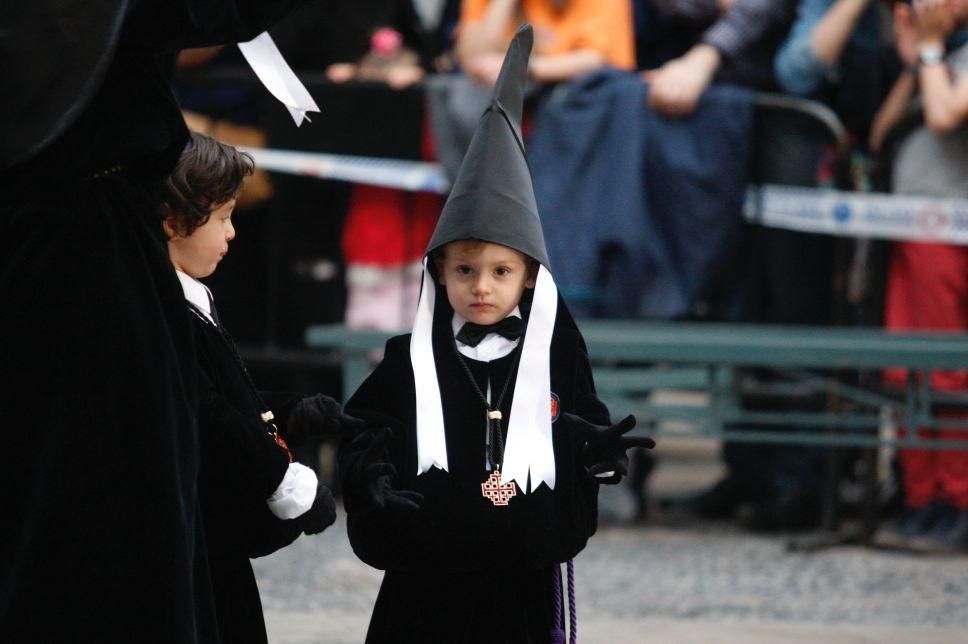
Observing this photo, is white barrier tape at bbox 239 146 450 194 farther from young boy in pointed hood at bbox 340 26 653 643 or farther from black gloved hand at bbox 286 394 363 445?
black gloved hand at bbox 286 394 363 445

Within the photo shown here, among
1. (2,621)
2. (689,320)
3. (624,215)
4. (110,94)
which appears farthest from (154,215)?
(689,320)

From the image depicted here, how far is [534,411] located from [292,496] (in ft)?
1.75

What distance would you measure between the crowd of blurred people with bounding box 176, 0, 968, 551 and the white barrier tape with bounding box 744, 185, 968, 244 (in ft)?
0.17

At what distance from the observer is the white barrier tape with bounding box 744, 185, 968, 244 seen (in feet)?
21.1

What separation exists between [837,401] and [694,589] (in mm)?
1188

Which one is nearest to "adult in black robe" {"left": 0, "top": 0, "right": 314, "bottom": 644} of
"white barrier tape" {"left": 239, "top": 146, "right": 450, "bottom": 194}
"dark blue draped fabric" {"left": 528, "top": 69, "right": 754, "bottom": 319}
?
"dark blue draped fabric" {"left": 528, "top": 69, "right": 754, "bottom": 319}

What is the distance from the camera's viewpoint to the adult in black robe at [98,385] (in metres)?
2.78

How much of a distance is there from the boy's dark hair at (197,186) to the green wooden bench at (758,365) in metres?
3.04

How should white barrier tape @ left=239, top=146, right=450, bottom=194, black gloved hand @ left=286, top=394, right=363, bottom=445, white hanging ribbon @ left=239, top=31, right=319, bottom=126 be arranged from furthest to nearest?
1. white barrier tape @ left=239, top=146, right=450, bottom=194
2. black gloved hand @ left=286, top=394, right=363, bottom=445
3. white hanging ribbon @ left=239, top=31, right=319, bottom=126

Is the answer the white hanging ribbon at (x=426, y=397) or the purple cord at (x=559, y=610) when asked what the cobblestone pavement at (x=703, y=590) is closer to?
the purple cord at (x=559, y=610)

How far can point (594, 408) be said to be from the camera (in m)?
3.52

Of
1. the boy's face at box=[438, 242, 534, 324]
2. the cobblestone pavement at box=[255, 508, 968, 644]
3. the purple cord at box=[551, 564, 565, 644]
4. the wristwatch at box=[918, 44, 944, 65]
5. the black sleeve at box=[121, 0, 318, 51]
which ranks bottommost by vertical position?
the cobblestone pavement at box=[255, 508, 968, 644]

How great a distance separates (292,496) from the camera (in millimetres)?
3158

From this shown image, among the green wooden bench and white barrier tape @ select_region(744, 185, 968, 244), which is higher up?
white barrier tape @ select_region(744, 185, 968, 244)
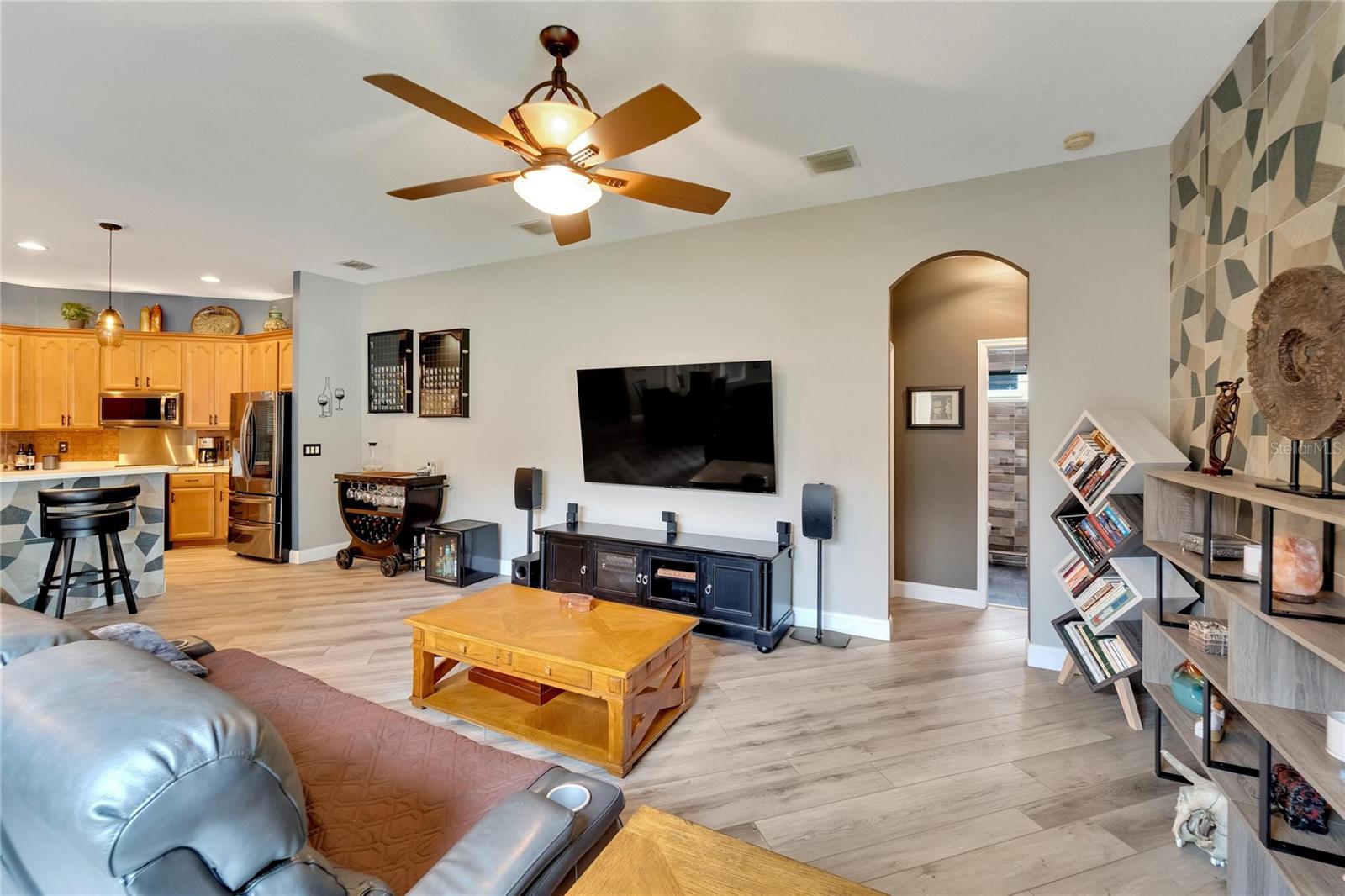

=== The request ===
Please copy the lines of the data beginning at the line that contains "How should white" and ending after the line that contains "3. white hanging", replacing "arranged" with "ordered" and leaving everything else unchanged.

=== Problem solution ===
How should white barrier tape @ left=239, top=146, right=450, bottom=194, black gloved hand @ left=286, top=394, right=363, bottom=445, white hanging ribbon @ left=239, top=31, right=319, bottom=126 be ordered from furthest to nearest?
1. white barrier tape @ left=239, top=146, right=450, bottom=194
2. black gloved hand @ left=286, top=394, right=363, bottom=445
3. white hanging ribbon @ left=239, top=31, right=319, bottom=126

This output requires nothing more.